Associate Data Coloring

Introduction

Helices: In Ribosome, these are structures that are formed by RNA molecules due to complementary base pairing. They stabilize RNA's secondary and tertiary structures.
Ancestral Expansion Segments (AESs): Segments within RNA sequences that have expanded over evolutionary time, likely through duplication or amplification events. These segments are added stepwise to the growing rRNA core.
Phase: Reading frame or coding frame of RNA sequences, influencing protein translation. Dictates how sequences are interpreted, impacting protein structure and function.

*EXTRACTED DATA:*
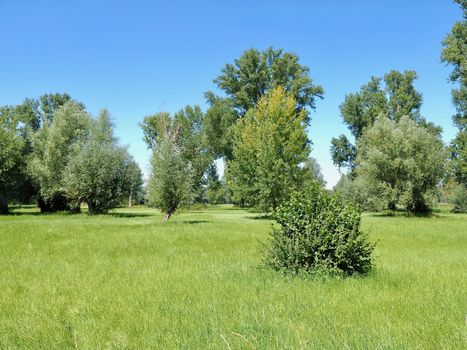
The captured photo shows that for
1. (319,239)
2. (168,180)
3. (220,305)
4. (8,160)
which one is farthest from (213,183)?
(220,305)

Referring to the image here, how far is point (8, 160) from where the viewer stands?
45438 millimetres

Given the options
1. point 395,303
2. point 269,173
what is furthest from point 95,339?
point 269,173

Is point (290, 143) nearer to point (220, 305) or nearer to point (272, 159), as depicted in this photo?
point (272, 159)

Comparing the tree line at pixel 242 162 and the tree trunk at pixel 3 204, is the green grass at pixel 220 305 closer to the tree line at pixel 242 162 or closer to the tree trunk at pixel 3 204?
the tree line at pixel 242 162

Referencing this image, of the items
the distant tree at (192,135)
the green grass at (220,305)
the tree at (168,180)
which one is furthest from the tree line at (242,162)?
the distant tree at (192,135)

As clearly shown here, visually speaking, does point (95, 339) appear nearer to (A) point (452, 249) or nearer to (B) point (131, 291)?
(B) point (131, 291)

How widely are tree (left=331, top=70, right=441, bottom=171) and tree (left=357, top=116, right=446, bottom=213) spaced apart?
17762mm

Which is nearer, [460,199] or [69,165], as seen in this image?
[69,165]

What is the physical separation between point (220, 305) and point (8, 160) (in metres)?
47.6

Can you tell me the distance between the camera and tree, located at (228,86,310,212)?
41.7m

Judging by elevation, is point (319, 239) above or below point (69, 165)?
below

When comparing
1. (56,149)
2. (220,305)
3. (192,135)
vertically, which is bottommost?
(220,305)

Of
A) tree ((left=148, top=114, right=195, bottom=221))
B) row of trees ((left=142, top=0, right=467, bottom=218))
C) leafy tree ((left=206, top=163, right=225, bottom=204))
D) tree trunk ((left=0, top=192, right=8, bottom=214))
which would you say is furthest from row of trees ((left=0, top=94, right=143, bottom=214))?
leafy tree ((left=206, top=163, right=225, bottom=204))

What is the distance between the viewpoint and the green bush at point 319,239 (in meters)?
9.23
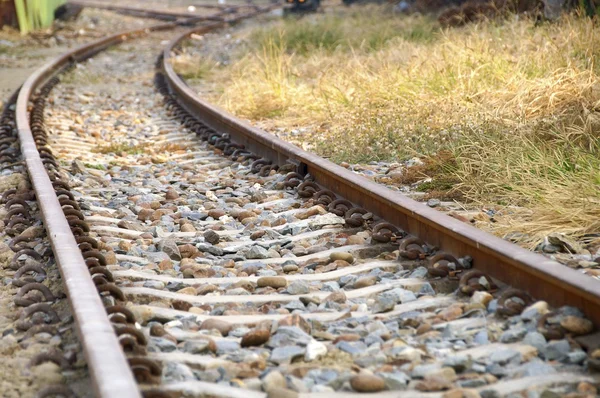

*PROBLEM DESCRIPTION:*
Continue the introduction on associate data coloring for ribosomal RNA, starting right after its definition of Phase.

*ANSWER TO THIS TASK:*
All of the above are structural elements of the ribosome and will be collectively addressed as such. The secondary structure for any selected organism is either fetched from the API or generated by R2DT and mapped to the MSA. The structural boundaries are inferred by mapping the structure to an anchor sequence (H. sapiens in this case) that has been properly annotated. However, there will be many unresolved regions as not all regions of the ribosome will be present in a much simpler organism (for instance, T. thermophilus). In the image, those uncolored (black) nucleotides are the unresolved regions for helical definitions in this structure. Additionally, some regions may end up with incorrect definitions of such boundaries, as shown in the figure where base-paired nucleotides belonging to different helices are depicted.

Ribosome as Graph

We begin by reimagining the secondary (and 3D) structures as an undirected graph where the nucleotides represent the vertices and the bonds (Hydrogen and Phosphodiester bonds) represent the edges. Since there will be some non-nested hydrogen bonds, in this approach, we tend to ignore them by calculating the Euclidean distance and filtering out the longer ones.

Nearest Neighbours

Input: Graph G representing RNA structure.
Initialize an empty list to store colored vertices.
Traverse the graph in two passes:
a. Traverse from the first colored vertex to the end in the forward direction.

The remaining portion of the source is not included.